The present invention relates to engineered materials for cutting applications and in particular to engineered materials for use in medical applications.
In an effort to treat vascular diseases, a variety of minimally invasive, intravascular techniques have been developed. One technique, commonly used to treat vascular occlusions, is to utilize an abrasive burr that is routed within a vessel and rotated at high speed in order to ablate the occlusion. When plated with a relatively fine abrasive on the surface on the burr, the ablated particles are sufficiently small so that they are passed through the body without significant risk of downstream embolization.

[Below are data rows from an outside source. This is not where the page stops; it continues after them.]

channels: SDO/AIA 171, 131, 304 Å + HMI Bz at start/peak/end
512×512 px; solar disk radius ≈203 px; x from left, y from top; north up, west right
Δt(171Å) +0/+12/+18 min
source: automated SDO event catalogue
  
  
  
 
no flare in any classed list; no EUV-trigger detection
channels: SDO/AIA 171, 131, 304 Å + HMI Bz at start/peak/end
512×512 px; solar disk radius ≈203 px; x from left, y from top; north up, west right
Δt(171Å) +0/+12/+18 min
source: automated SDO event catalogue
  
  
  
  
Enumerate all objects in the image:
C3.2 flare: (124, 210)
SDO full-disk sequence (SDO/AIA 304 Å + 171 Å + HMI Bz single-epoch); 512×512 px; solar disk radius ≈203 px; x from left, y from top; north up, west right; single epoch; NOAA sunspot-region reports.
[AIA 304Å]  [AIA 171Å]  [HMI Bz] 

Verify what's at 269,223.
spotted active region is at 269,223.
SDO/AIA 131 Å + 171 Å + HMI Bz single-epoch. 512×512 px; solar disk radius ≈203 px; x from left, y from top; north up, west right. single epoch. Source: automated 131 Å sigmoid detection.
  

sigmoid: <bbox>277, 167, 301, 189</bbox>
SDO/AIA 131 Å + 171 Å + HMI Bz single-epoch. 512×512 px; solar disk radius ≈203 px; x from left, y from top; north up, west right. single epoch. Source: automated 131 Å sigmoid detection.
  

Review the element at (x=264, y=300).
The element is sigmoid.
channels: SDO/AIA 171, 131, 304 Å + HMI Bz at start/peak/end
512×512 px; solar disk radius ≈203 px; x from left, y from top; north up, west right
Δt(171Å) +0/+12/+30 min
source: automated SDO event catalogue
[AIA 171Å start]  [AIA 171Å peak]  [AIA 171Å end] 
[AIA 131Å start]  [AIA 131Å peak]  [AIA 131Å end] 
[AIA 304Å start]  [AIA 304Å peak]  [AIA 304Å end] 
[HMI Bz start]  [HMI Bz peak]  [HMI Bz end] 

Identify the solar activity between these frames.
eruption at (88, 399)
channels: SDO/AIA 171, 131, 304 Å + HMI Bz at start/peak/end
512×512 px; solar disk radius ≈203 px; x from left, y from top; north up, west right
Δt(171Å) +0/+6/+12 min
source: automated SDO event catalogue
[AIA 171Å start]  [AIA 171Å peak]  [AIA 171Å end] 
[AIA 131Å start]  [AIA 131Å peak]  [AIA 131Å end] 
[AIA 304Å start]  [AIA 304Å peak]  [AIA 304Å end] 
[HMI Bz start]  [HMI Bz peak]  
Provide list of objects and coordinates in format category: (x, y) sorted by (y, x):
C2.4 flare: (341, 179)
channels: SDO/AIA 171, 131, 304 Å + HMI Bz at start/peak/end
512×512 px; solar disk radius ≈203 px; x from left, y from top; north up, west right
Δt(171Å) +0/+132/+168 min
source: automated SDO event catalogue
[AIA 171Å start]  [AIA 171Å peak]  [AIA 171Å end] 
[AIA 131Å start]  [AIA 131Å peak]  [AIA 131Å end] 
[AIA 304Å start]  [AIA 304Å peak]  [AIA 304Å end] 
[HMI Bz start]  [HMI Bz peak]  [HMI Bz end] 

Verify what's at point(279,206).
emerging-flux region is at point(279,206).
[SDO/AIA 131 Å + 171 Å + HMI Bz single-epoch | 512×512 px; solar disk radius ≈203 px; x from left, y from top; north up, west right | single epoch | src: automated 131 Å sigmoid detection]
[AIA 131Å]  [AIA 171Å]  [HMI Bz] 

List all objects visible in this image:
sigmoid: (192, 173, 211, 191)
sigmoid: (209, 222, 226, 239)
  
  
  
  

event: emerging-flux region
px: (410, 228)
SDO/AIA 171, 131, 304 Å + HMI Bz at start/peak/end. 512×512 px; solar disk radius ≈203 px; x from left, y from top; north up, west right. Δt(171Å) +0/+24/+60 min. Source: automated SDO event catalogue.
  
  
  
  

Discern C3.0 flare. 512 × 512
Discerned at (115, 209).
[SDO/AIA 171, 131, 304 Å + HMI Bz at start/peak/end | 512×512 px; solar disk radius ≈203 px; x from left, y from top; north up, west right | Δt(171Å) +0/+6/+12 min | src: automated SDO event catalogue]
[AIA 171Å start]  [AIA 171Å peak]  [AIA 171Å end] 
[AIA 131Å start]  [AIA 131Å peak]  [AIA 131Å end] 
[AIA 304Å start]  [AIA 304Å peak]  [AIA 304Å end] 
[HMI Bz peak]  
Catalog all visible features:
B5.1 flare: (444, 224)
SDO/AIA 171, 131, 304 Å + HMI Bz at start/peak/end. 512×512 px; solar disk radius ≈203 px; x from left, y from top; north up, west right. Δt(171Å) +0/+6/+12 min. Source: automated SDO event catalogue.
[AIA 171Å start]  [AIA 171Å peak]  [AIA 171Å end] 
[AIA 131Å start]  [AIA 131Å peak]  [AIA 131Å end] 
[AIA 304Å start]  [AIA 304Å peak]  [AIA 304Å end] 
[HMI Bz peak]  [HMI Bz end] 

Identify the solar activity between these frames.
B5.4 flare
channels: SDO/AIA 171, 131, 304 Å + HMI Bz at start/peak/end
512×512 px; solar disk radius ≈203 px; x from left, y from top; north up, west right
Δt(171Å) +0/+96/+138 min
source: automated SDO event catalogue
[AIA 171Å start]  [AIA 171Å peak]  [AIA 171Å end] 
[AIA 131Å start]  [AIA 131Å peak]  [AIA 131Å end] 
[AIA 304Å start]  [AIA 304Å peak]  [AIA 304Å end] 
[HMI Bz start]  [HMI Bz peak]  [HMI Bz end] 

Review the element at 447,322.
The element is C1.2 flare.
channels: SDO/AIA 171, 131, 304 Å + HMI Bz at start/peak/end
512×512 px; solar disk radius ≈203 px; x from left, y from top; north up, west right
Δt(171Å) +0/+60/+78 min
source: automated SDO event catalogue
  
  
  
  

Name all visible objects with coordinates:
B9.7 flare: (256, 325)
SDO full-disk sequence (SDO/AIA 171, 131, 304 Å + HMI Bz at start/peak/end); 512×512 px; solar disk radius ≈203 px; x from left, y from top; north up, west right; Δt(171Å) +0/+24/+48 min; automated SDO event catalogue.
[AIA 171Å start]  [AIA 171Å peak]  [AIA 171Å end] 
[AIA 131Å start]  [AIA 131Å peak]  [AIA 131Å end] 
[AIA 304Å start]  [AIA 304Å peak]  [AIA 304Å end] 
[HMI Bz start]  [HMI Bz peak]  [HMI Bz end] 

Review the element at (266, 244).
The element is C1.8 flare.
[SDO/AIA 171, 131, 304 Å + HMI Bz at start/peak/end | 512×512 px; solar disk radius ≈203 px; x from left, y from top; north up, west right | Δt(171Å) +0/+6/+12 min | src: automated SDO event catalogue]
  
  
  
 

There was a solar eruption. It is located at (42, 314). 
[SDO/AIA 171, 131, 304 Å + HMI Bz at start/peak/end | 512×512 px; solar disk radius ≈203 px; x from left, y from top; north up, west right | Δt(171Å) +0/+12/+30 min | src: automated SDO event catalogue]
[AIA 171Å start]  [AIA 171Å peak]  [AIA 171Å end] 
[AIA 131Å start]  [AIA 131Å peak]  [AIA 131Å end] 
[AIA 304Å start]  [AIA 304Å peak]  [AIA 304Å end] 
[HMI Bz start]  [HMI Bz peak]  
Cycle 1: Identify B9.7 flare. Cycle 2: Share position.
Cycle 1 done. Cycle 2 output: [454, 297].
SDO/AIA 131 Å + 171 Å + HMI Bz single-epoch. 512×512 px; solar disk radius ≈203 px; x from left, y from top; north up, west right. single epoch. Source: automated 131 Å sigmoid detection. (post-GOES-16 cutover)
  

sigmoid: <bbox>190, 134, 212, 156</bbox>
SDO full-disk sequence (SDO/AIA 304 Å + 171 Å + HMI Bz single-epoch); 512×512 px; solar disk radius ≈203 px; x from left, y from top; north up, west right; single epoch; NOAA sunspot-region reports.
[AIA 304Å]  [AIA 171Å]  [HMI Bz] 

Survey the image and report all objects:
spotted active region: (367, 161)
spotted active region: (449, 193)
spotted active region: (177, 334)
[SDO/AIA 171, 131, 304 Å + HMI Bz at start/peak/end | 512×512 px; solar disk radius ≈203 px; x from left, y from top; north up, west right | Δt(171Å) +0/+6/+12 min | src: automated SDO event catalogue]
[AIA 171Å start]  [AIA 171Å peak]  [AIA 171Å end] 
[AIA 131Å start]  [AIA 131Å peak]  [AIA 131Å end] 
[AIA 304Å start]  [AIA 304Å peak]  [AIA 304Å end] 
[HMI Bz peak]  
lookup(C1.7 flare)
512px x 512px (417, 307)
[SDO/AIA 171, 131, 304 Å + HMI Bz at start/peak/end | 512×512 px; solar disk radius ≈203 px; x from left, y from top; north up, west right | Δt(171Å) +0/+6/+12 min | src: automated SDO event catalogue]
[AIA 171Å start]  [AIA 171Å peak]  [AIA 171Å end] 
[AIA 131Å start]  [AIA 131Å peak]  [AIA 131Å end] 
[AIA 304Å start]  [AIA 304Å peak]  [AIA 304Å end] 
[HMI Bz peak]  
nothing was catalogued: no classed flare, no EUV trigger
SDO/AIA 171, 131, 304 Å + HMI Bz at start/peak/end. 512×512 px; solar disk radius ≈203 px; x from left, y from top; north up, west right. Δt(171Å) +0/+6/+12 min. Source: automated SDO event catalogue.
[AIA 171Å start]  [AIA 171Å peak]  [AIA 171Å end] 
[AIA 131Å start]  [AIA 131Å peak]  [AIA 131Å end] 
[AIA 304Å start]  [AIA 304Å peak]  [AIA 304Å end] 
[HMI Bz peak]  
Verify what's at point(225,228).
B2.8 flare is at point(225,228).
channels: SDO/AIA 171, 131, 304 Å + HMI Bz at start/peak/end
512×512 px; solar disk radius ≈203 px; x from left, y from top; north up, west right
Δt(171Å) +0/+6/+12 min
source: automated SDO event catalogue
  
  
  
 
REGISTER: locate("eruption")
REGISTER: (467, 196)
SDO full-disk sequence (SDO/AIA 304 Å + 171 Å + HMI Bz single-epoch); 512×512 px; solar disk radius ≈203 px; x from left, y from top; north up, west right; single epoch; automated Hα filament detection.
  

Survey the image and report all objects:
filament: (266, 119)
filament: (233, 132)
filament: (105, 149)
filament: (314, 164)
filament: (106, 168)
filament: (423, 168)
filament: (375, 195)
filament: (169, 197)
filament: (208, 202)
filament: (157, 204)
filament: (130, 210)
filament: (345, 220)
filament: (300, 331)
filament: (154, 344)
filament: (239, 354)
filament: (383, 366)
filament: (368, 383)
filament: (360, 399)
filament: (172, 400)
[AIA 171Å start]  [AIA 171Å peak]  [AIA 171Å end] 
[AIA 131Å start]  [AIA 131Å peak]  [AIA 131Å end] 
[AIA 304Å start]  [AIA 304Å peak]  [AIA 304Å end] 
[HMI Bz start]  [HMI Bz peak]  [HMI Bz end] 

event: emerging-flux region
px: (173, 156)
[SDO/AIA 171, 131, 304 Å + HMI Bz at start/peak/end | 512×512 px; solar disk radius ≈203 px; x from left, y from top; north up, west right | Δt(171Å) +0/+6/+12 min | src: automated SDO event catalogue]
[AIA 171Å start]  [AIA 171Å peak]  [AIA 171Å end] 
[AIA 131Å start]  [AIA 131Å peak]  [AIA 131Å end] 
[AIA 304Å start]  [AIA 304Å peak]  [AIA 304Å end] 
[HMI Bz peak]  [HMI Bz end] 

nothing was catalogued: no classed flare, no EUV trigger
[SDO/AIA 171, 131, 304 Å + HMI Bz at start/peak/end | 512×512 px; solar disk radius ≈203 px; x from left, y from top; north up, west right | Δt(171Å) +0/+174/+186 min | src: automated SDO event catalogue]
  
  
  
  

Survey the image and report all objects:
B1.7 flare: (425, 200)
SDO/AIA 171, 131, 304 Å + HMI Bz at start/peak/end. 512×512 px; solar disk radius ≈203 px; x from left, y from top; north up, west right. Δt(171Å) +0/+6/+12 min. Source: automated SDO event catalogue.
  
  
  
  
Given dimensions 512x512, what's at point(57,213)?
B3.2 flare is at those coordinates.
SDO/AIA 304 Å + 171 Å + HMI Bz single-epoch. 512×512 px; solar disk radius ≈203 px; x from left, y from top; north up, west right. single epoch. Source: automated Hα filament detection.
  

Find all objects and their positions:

The most common type of atherectomy burr comprises a metal bead that is plated with diamond particles. In general, such burrs can only be made in relatively simple shapes, such as ovoids and are relatively expensive to produce. Therefore, there is a need for a cost-effective method of making more complex shapes that might produce more efficient cutting surfaces.
Another problem with all current intravascular ablation techniques is the possibility of thermal damage caused by frictional heating at the treatment site. Such heating can damage healthy tissue at the site and may contribute to restenosis of a vessel. Therefore, there is a need for an ablation burr having improved thermal conductivity that will transfer heat away from a treatment site.
The present invention is an improved feedstock material from which abrasive cutting tools can be made. The material includes diamond particles, a binding material and a homogenizer that keeps the diamond particles and binding material mixed together. The combination of the diamond particles, binding material and homogenizer can be injection molded to create cutting devices of a variety of shapes and sizes. The proportions of the diamond particles and binding material can be adjusted in accordance with the desired application of the cutting tool.
The improved feedstock of the present invention can be used to manufacture industrial cutting tools as well as medical cutting tools. However, the feedstock is believed to be particularly advantageous in making medical cutting tools because of the high thermal conductivity of the diamond particles, which aids in the conduction of heat away from a cutting surface where the tool is used.